El relato. El gobierno ha sido víctima de una operación que lo responsabilizó por supuestas liberaciones masivas de presos. Comunicadores y referentes de la oposición lograron que el gobierno tuviera su primer cacerolazo, el jueves 30 de abril, en repudio a algo que no solo no había sucedido tal como se narraba, sino que ni siquiera es competencia del poder ejecutivo.
Para ilustrar el relato se esparcieron en forma reiterada una serie de noticias falsas sobre violadores, homicidas y reincidentes múltiples que supuestamente habían sido puestos en libertad por el riesgo de que contrajeran COVID-19. Dos de los más difundidos casos fueron el del femicida que mató a su ex pareja la semana pasada, del que luego se supo que había recuperado la libertad en octubre del año pasado, y el del detenido por robo que había salido de Marcos Paz días antes, pero que en realidad había sido puesto a disposición de la justicia civil por no gozar de salud mental.
Como si fuera poco, apareció una jueza –vinculada al macrismo y con antecedentes de maltrato infantil– que dijo que más de un centenar de violadores habían recuperado la libertad. Al final del día se retractó, a pesar de lo cual se continuaron repitiendo sus dichos en diversos medios de comunicación. Luego se conoció que ella misma había liberado, a comienzos de abril, a un condenado a once años de prisión por homicidio debido al riesgo de contagio. A esta misma jueza la Corte bonaerense debió cerrarle el juzgado porque al regresar de un viaje a Italia no respetó el aislamiento y fue a trabajar con síntomas de COVID-19. El martes 5 de mayo, el gran diario argentino publicó en tapa que otro juez bonaerense denunciaba presiones del gobierno provincial para liberar presos, pero dentro del diario el texto de la nota aclaraba que esas presiones las había recibido durante el gobierno anterior. Por supuesto, la noticia que marcó la agenda del día fue la de la tapa.
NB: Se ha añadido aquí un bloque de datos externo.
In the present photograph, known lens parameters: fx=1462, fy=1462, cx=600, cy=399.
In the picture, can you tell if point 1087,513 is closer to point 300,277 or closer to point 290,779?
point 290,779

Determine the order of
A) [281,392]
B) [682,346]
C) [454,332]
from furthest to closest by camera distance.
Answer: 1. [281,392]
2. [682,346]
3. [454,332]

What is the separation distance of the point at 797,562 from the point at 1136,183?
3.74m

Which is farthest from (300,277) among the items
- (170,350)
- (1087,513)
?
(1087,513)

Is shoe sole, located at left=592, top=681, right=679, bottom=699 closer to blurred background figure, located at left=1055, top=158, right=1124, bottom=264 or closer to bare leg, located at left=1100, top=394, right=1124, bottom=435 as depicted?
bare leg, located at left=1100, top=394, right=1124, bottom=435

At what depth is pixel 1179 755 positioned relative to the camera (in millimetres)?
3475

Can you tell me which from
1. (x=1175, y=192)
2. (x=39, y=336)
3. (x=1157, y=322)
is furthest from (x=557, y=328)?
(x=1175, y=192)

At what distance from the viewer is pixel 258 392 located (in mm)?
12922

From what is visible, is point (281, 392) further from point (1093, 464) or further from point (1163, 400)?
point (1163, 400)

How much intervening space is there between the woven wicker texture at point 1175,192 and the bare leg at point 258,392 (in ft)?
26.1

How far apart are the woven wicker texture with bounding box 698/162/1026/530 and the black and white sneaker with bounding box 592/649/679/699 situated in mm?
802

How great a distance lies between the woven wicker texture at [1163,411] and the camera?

Los hechos. Los efectos de la propagación de enfermedades infectocontagiosas en contextos de encierro son bien conocidos: el hacinamiento y la falta de condiciones de salubridad e higiene provocan el rápido contagio, el personal penitenciario propaga la enfermedad en el medio libre, y todo ello conlleva al colapso del sistema sanitario. Por esta razón es que en el mundo se habla de las cárceles como placas de Petri a gran escala. Esta característica, común a todas las cárceles del mundo, es mucho más problemática en América Latina, donde se combinan deficiencias de infraestructura con altos índices de encarcelamiento. Las consecuencias de ello están hoy a la vista en toda la región, pero en particular en Brasil, Colombia y Perú. Este último –al 6 de mayo y de acuerdo con información oficial– registra 645 presos contagiados y 30 muertos, así como 224 penitenciarios enfermos y 7 muertos.
Esta conocida realidad llevó a que la Organización Mundial de la Salud, el Alto Comisionado de Derechos Humanos de la ONU, la Comisión Interamericana de Derechos Humanos, la Cruz Roja Internacional, el Papa, la Conferencia Episcopal Argentina y diversos organismos académicos y de derechos humanos de todo el mundo, reclamaran que se tomasen medidas concretas para evitar brotes en las cárceles y que se dispusieran medidas alternativas al encierro para los presos más vulnerables.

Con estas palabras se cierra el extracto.